## 読解用抜粋

人間を対象とした研究の倫理の歴史は、第二次世界大戦中の人体実験をきっかけとした「ニュルンベルク綱領」、ニュルンベルク綱領をもとに世界医師会が作成した「ヘルシンキ宣言」、そしてヘルシンキ宣言をより具体化した「ベルモント・レポート」という3つの出来事に分けることができます。

ニュルンベルク綱領

第二次世界大戦中、ナチスドイツの研究者たちは強制収容所に捉えられた捕虜たちに対して非倫理的な人体実験を実施していました。
この反省を踏まえ、人体実験における普遍的な倫理基準として1947年に明文化されたのがニュルンベルク綱領です。

ニュルンベルク綱領では10の要点がまとめられました。簡単に要約すると以下の通りになります。

  1. 被験者の自発的な同意が必要不可欠である
  2. 不必要な実験は行わない
  3. あらかじめ動物実験を行う
  4. 不必要な身体的・精神的な苦痛を避ける
  5. 死や障害が予想される実験は行わない
  6. リスクがリターンを上回ってはいけない
  7. 周到な準備と適切な設備を整える
  8. 科学的有資格者によって行われなければならない
  9. 被験者は自由に実験を中止できなければならない
  10. 被験者に死や障害が及ぶと予想される場合、実験者はいつでも中止できる心構えがなければならない

言われてみれば当たり前のように思うかもしれませんが、ニュルンベルク綱領が明文化される以前はこうした倫理規範もなく、被験者の同意なく残忍な人体実験が繰り返されていました。

コレクションから抜き出した記録:

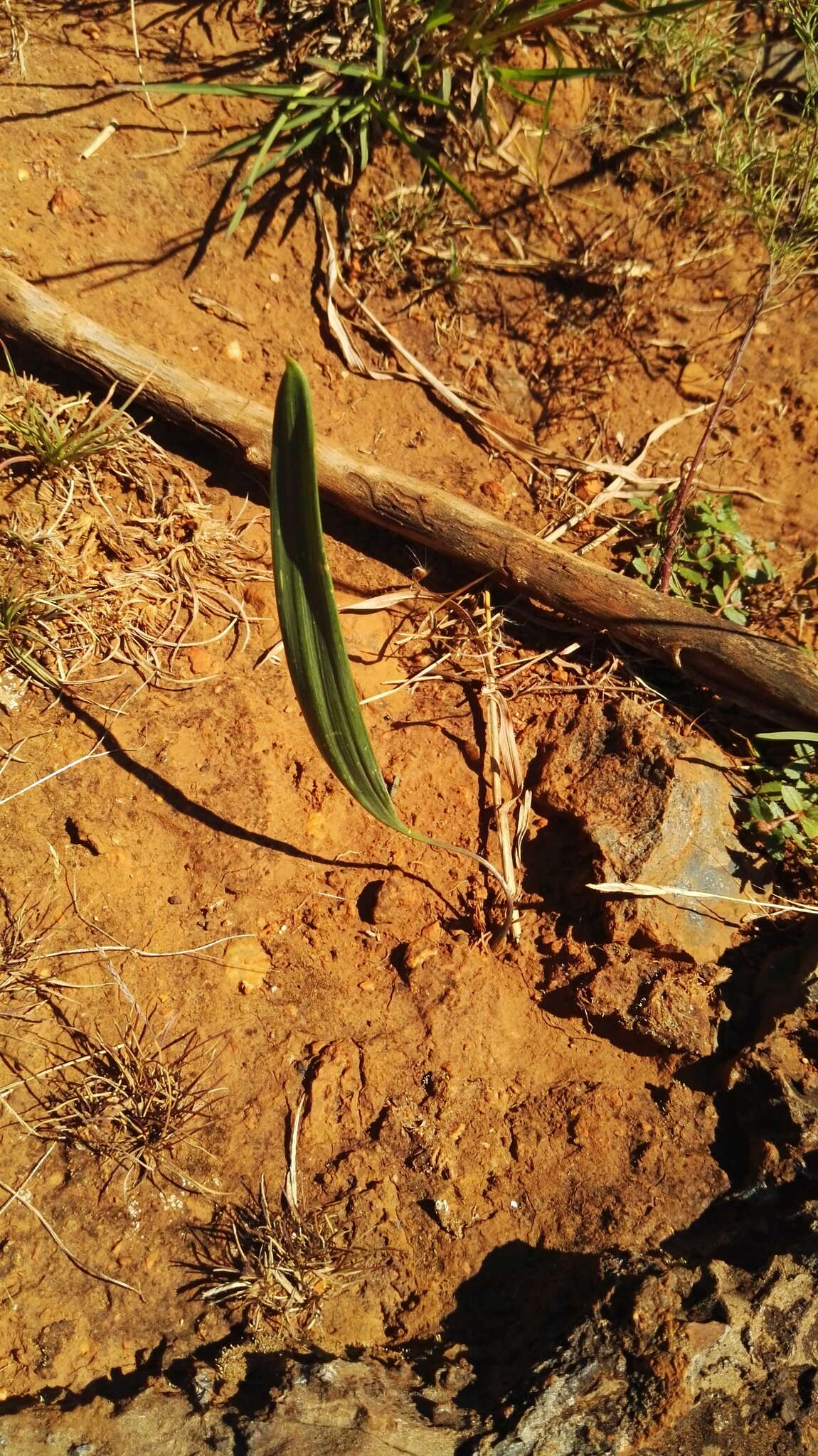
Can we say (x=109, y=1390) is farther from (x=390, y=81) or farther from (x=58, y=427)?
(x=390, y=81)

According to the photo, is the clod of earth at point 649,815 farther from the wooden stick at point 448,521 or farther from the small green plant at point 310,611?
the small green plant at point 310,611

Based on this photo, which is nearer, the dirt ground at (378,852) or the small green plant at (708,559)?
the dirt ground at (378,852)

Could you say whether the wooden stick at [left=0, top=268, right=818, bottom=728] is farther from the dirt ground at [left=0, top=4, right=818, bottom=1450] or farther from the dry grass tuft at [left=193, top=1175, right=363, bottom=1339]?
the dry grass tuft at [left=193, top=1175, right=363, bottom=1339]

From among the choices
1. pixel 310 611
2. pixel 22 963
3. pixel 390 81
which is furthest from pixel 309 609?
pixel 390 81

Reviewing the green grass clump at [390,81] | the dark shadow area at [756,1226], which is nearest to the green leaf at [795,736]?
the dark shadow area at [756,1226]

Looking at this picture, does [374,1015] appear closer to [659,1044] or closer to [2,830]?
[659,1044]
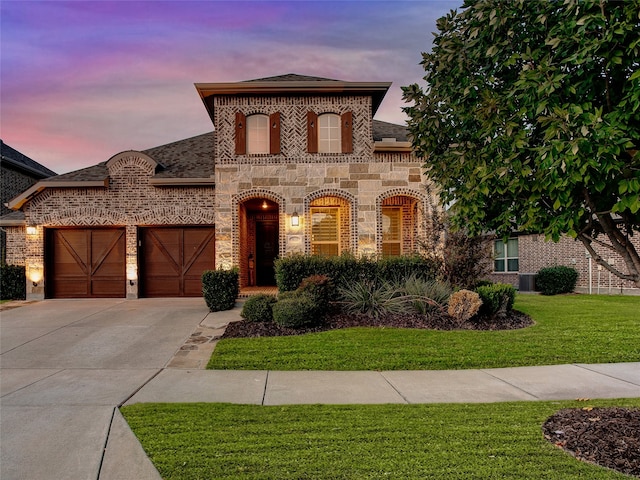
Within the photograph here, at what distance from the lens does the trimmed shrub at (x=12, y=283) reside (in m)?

## 課題一覧
a) 研究倫理の歴史を扱った文章で、その歴史を分ける区切りとして挙げられている出来事をすべて書き出せ。
b) 研究倫理の歴史を扱った文章を、最後の文のあとから書き進めよ。

## 解答
a) ニュルンベルク綱領、ヘルシンキ宣言、ベルモント・レポート

b)
参考:福岡臨床研究倫理審査委員会ネットワーク「ニュルンベルク綱領」

ヘルシンキ宣言

ニュルンベルク綱領の明文化を受けて、世界医師会により作成され、1964年に採択されたのがヘルシンキ宣言です。正式には「人間を対象とする医学研究の倫理的原則」と言います。

ヘルシンキ宣言は、「インフォームド・コンセント」という用語が導入されたことでも有名で、人を対象とした医学研究における重要な指針として知られています。

参考:日本医師会「ヘルシンキ宣言

ベルモント・レポート

ヘルシンキ宣言の内容をさらに具体的に落とし込んだものが、ベルモント・レポートです。

1979年にアメリカの「生物医学および行動学研究の対象保護のための国家委員会」により作成されました。

ベルモント・レポートでは、人間を対象とした医学研究における3つの基本的な倫理原則として、「人格の尊重」・「恩恵」・「正義」を定め、この3原則を研究に適用する際に考慮する要件として「インフォームド・コンセント」・「リスク対利益の評価」・「研究対象者の選択」についてまとめられています。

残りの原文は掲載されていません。